Posttreatment – After completion of initial RT plus chemotherapy, MRIs should be obtained every six to nine months indefinitely for both grade 2 and 3 tumors. Patients treated with RT alone or chemotherapy alone should be imaged as often as every three to four months but at least every six months until progression. Earlier MRIs should be obtained as clinically indicated in the event of a clinical change such as development of seizures or neurologic deterioration.

After first progression, follow-up MRIs are performed even more frequently, given the heightened risk of further tumor growth.

Tumor-associated epilepsy — Seizures associated with supratentorial oligodendrogliomas can be a source of major morbidity [48]. In patients with refractory seizures due to low-grade gliomas, consideration should be given to surgical resection of the tumor. Complete or near-complete surgical resection is associated with improved seizure frequency in the majority of patients [49]. Some clinicians advocate seizure-type surgery with intraoperative recording to localize the seizure focus in these instances, although it is difficult to definitively demonstrate that this approach is superior to a standard tumor resection [50,51]. RT and chemotherapy are also associated with improved seizure control in many patients, even in the absence of a radiographic response [52]. (See "Seizures in patients with primary and metastatic brain tumors" and "Surgical treatment of epilepsy in adults".)

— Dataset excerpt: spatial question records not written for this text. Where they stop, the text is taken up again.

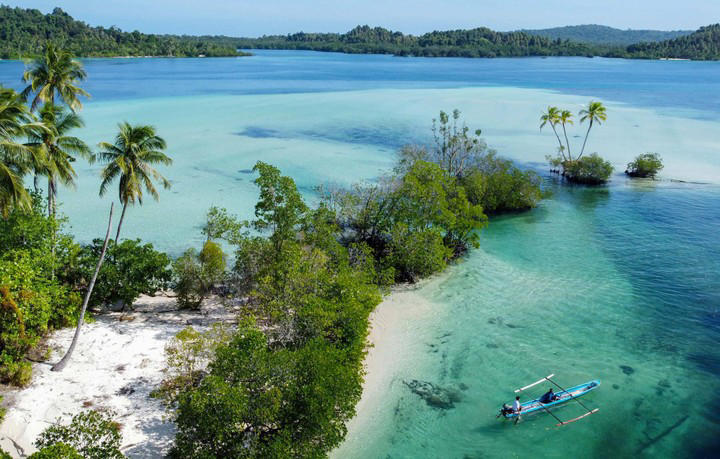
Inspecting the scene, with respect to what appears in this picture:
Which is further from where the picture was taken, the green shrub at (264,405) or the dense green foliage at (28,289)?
the dense green foliage at (28,289)

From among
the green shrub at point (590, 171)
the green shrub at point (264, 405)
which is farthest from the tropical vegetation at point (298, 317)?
the green shrub at point (590, 171)

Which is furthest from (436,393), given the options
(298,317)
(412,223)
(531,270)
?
(531,270)

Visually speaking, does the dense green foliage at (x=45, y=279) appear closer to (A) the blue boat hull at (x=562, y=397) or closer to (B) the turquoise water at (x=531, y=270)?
(B) the turquoise water at (x=531, y=270)

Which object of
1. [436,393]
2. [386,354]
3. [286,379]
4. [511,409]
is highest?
[286,379]

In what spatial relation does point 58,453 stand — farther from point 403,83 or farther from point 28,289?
point 403,83

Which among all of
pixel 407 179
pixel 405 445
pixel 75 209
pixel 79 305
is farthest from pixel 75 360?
pixel 75 209

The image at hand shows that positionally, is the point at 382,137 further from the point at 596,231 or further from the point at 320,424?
the point at 320,424
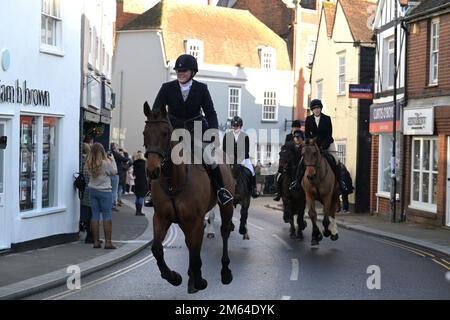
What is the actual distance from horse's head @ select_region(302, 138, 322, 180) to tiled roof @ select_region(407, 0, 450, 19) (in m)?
8.71

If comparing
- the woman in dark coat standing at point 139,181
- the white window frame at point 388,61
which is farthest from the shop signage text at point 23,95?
the white window frame at point 388,61

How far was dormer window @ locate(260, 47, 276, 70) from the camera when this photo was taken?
161 ft

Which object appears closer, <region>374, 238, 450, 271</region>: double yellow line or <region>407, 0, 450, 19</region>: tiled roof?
<region>374, 238, 450, 271</region>: double yellow line

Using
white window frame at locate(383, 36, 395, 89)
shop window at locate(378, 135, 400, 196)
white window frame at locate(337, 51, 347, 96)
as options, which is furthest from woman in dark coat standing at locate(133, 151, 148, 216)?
white window frame at locate(337, 51, 347, 96)

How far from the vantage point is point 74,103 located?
15.6 m

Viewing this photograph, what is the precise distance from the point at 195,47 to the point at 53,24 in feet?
104

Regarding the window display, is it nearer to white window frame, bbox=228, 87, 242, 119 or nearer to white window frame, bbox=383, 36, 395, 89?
white window frame, bbox=383, 36, 395, 89

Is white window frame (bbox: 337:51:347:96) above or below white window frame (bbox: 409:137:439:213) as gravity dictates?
above

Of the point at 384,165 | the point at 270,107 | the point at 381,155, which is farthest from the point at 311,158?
the point at 270,107

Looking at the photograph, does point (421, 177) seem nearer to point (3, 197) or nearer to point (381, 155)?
point (381, 155)

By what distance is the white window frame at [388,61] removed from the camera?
24.9m
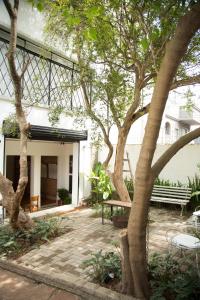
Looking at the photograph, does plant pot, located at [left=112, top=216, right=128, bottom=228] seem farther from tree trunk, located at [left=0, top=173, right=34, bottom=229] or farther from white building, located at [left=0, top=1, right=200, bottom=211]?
white building, located at [left=0, top=1, right=200, bottom=211]

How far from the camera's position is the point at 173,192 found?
35.8 ft

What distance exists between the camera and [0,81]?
9438 millimetres

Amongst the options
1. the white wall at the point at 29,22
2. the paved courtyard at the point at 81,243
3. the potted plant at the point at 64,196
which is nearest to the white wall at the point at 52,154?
the potted plant at the point at 64,196

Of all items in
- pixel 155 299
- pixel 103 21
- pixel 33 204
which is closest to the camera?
pixel 155 299

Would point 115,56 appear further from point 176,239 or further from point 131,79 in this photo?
point 176,239

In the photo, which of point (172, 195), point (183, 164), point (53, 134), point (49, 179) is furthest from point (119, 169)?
point (49, 179)

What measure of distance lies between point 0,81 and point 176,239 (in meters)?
7.29

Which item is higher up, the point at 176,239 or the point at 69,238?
the point at 176,239

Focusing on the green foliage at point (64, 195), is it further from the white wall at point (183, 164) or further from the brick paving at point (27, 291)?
the brick paving at point (27, 291)

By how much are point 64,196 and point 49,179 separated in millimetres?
1644

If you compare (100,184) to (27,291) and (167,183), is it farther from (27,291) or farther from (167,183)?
(27,291)

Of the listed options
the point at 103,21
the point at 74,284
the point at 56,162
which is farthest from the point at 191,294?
the point at 56,162

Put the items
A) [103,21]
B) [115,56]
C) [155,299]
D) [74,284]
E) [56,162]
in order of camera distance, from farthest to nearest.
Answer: [56,162] < [115,56] < [103,21] < [74,284] < [155,299]

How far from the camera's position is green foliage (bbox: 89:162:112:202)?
11422mm
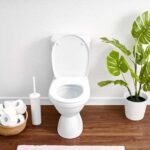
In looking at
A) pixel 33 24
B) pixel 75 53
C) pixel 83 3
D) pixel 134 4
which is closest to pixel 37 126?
pixel 75 53

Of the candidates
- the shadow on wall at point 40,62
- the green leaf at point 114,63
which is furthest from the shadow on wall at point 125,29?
the shadow on wall at point 40,62

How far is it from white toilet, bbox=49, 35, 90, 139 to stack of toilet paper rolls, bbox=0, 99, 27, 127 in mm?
370

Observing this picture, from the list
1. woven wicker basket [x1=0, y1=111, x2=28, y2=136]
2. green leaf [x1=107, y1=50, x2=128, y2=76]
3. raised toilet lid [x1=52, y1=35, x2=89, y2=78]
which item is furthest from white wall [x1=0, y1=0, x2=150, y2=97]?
woven wicker basket [x1=0, y1=111, x2=28, y2=136]

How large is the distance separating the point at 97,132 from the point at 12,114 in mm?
782

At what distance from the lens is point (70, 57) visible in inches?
98.7

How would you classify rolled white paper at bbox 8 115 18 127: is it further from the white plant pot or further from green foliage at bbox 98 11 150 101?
the white plant pot

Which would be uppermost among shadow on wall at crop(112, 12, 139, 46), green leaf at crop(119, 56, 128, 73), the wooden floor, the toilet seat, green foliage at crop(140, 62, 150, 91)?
shadow on wall at crop(112, 12, 139, 46)

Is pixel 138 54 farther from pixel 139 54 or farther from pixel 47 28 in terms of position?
pixel 47 28

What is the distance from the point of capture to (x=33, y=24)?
8.28 feet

Reproductive health — Oligodendrogliomas and other IDH-mutant diffuse gliomas commonly impact patients in their childbearing years. The possibility of infertility due to chemotherapy should be addressed as early as possible before chemotherapy is planned [53].

Before starting chemotherapy, males who are interested in future paternity should be referred for sperm banking, and females should be referred to reproductive specialists for discussion of fertility preservation options such as embryo and oocyte cryopreservation [54]. Cryopreservation should ideally be done before starting chemotherapy to avoid potential genetic damage to gametes. Reproductive counseling prior to gonadotoxic therapy is reviewed in detail separately. (See "Fertility and reproductive hormone preservation: Overview of care prior to gonadotoxic therapy or surgery".)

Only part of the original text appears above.